§ **Directions**
Could you print the stretch of the piece on repetition in scripture from "A neighbor of" through "spot some repetition.", copied word for word?

A neighbor of mine is taking the missionary discussions and just began reading the Book of Mormon, right along with all of us starting the new Book of Mormon Sunday School course. In our last discussion it didn’t take her long to spot some repetition.
My eyes lit up and I wanted to say, “Isn’t that cool?” So I told her, and I’ll share with you, why I think repetition is such an exciting find.*
Let’s start where we are, as English speakers and readers. Years of schooling have taught us what makes tight, snappy writing. Language Arts teachers have made us boil down book reports and edit essays until we could do it in our sleep. Redundancy is not tolerated in the written word, and is even skewered in our conversations when you hear someone say, “You’re repeating yourself.”
Shakespeare said, “Men of few words are the best men.” Mark Twain said, “I never write metropolis for seven cents when I can get the same price for city. I never write policeman when I can get the same money for cop.” And E.B. White said, “Use the smallest word that does the job.”
This is our inheritance as users of English. It’s as if we care more about saving time, paper, and ink than in the possible poetry of the writing. But the ancients from the Middle East, who laboriously carved their words into brass and gold, and who had more reason than we to be succinct, saw things differently. To them, another whole set of literary rules applied. Repetition was prized, like the beautiful chorus of a favorite song. Rhythm mattered. It showed education, rank, and the ability to communicate well. You didn’t just spill the events out crudely and quickly, like some unplanned regurgitation; you crafted it. Great thought went into the telling of every story.
In some cases, you described something forwards and then backwards. This is called chiasmus. It was not well known among scholars until 1942, when it was found all through the Bible. This inversion of a sentence created a sort of mirror image in a kind of A B B A construction. A simple example is “the first shall be last, and the last shall be first.” Clever writers could do this with long sections of scripture, and other very old literary works. In 1969, not surprisingly, it was also found throughout the Book of Mormon, which was written by Hebrew descendants who knew this poetic style. The entire book of Alma 36 is a chiasmus, possibly the greatest one ever written. If chiasmus intrigues you, there are dozens of online sites to take your studies further.

§ **Data**
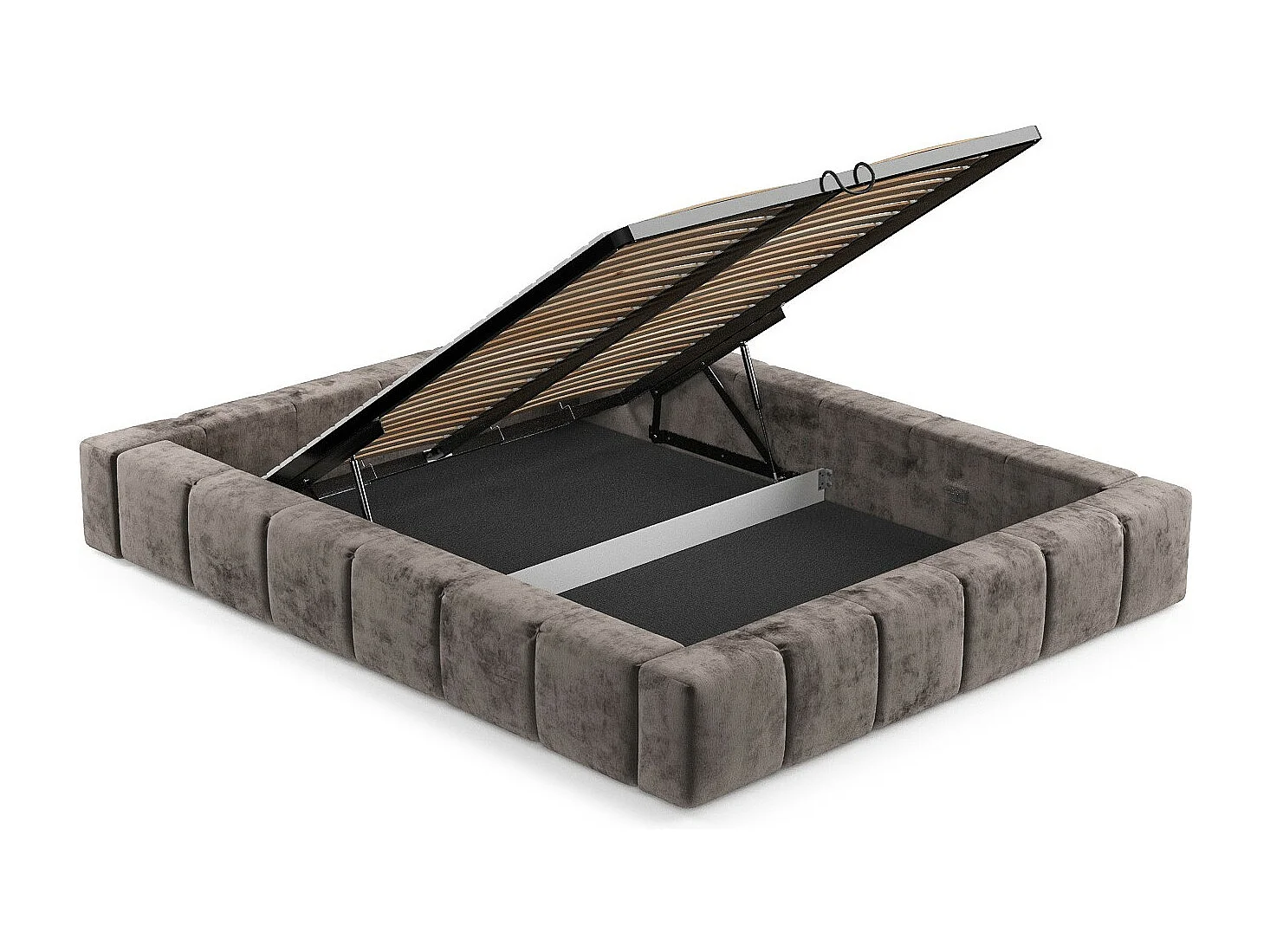 Polsterbett Aruba - 180 x 200 cm - Chenille-Stoff - braun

§ **Task response**
A neighbor of mine is taking the missionary discussions and just began reading the Book of Mormon, right along with all of us starting the new Book of Mormon Sunday School course. In our last discussion it didn’t take her long to spot some repetition.